Elasticsearch结构化搜索 term filter来搜索数据

115 阅读 0 评论 76 点赞

我是靠谱客的博主精明铅笔，最近开发中收集的这篇文章主要介绍Elasticsearch结构化搜索 term filter来搜索数据，觉得挺不错的，现在分享给大家，希望可以做个参考。

概述

案例：

一. 根据用户ID、是否隐藏、帖子ID、发帖日期来搜索帖子

插入一些测试帖子数据

POST /post/_doc/_bulk
{ "index": { "_id": 1 }}
{ "articleID" : "XHDK-A-1293-#fJ3", "userID" : 1, "hidden": false, "postDate": "2017-01-01" }
{ "index": { "_id": 2 }}
{ "articleID" : "KDKE-B-9947-#kL5", "userID" : 1, "hidden": false, "postDate": "2017-01-02" }
{ "index": { "_id": 3 }}
{ "articleID" : "JODL-X-1937-#pV7", "userID" : 2, "hidden": false, "postDate": "2017-01-01" }
{ "index": { "_id": 4 }}
{ "articleID" : "QQPX-R-3956-#aD8", "userID" : 2, "hidden": true, "postDate": "2017-01-02" }

刚开始的时候，先用4个字段，因为整个es是支持json document格式的，所以说扩展性和灵活性非常之好。
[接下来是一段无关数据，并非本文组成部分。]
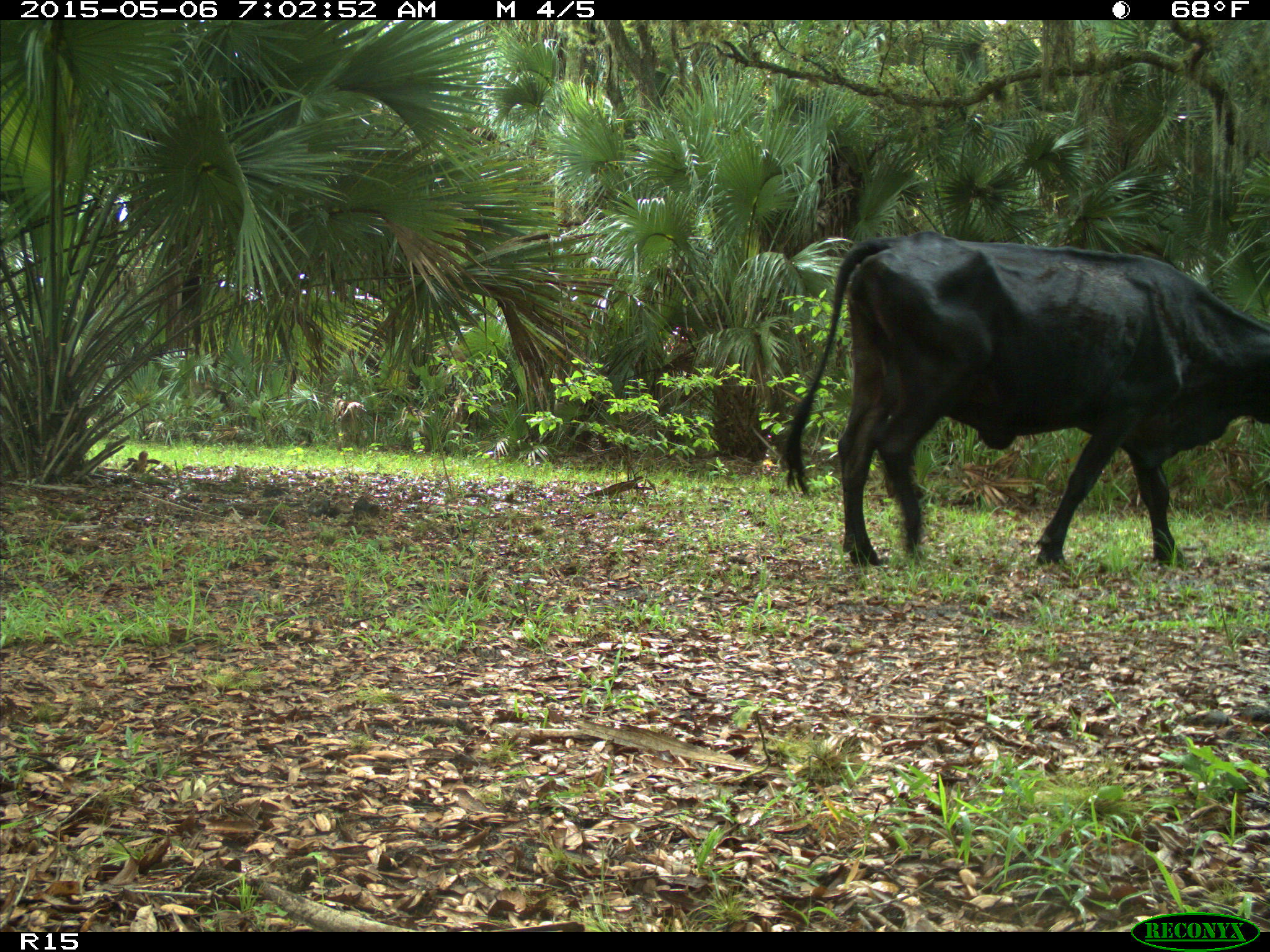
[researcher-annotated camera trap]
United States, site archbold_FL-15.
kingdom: Animalia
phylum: Chordata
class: Mammalia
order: Artiodactyla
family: Bovidae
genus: Bos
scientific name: Bos taurus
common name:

如果后续随着业务需求的增加，要在document中增加更多的field，那么我们可以很方便的随时添加field。但是如果是在关系型数据库中，比如mysql，我们建立了一个表，现在要给表中新增一些column，那就很坑爹了，必须用复杂的修改表结构的语法去执行。而且可能对系统代码还有一定的影响。

看一下es默认生成的mapping结构

GET /post/_mapping
{
"post" : {
"mappings" : {
"properties" : {
"articleID" : {
"type" : "text",
"fields" : {
"keyword" : {
"type" : "keyword",
"ignore_above" : 256
}
}
},
"hidden" : {
"type" : "boolean"
},
"postDate" : {
"type" : "date"
},
"userID" : {
"type" : "long"
}
}
}
}
}

现在es 5.2以上版本，type 等于 text时，默认会设置两个field，一个是field本身，比如articleID，就是分词的；还有一个的话，就是field.keyword，articleID.keyword，默认不分词，会最多保留256个字符

根据用户ID搜索帖子

GET /post/_search
{
"query": {
"constant_score": {
"filter": {
"term": {
"userID": 1
}
}
}
}
}

term filter/query：对搜索文本不分词，直接拿去倒排索引中匹配，你输入的是什么，就去匹配什么
比如说，如果对搜索文本进行分词的话，“helle world” --> “hello”和“world”，两个词分别去倒排索引中匹配
term。不分词则，“hello world” --> “hello world”，直接去倒排索引中匹配“hello world”

搜索没有隐藏的帖子

GET /post/_search
{
"query": {
"constant_score": {
"filter": {
"term": {
"hidden": false
}
}
}
}
}

根据发帖日期搜索帖子

GET /post/_search
{
"query": {
"constant_score": {
"filter": {
"term": {
"postDate": "2017-01-01"
}
}
}
}
}

根据帖子ID搜索帖子

GET /post/_search
{
"query": {
"constant_score": {
"filter": {
"term": {
"articleID": "XHDK-A-1293-#fJ3"
}
}
}
}
}
结果：你会发现这里没有搜索到，因为进行分词了
{
"took" : 3,
"timed_out" : false,
"_shards" : {
"total" : 1,
"successful" : 1,
"skipped" : 0,
"failed" : 0
},
"hits" : {
"total" : {
"value" : 0,
"relation" : "eq"
},
"max_score" : null,
"hits" : [ ]
}
}
如下不分词：
GET /post/_search
{
"query": {
"constant_score": {
"filter": {
"term": {
"articleID.keyword": "XHDK-A-1293-#fJ3"
}
}
}
}
}
下面可以看到不分词：
{
"took" : 2,
"timed_out" : false,
"_shards" : {
"total" : 1,
"successful" : 1,
"skipped" : 0,
"failed" : 0
},
"hits" : {
"total" : {
"value" : 1,
"relation" : "eq"
},
"max_score" : 1.0,
"hits" : [
{
"_index" : "post",
"_type" : "_doc",
"_id" : "1",
"_score" : 1.0,
"_source" : {
"articleID" : "XHDK-A-1293-#fJ3",
"userID" : 1,
"hidden" : false,
"postDate" : "2017-01-01"
}
}
]
}
}

articleID.keyword，是es新的版本内置建立的field，就是不分词的。所以一个articleID过来的时候，会建立两次索引，一次是自己本身，是要分词的，分词后放入倒排索引；另外一次是基于articleID.keyword，不分词，保留256个字符最多，直接一个字符串放入倒排索引中。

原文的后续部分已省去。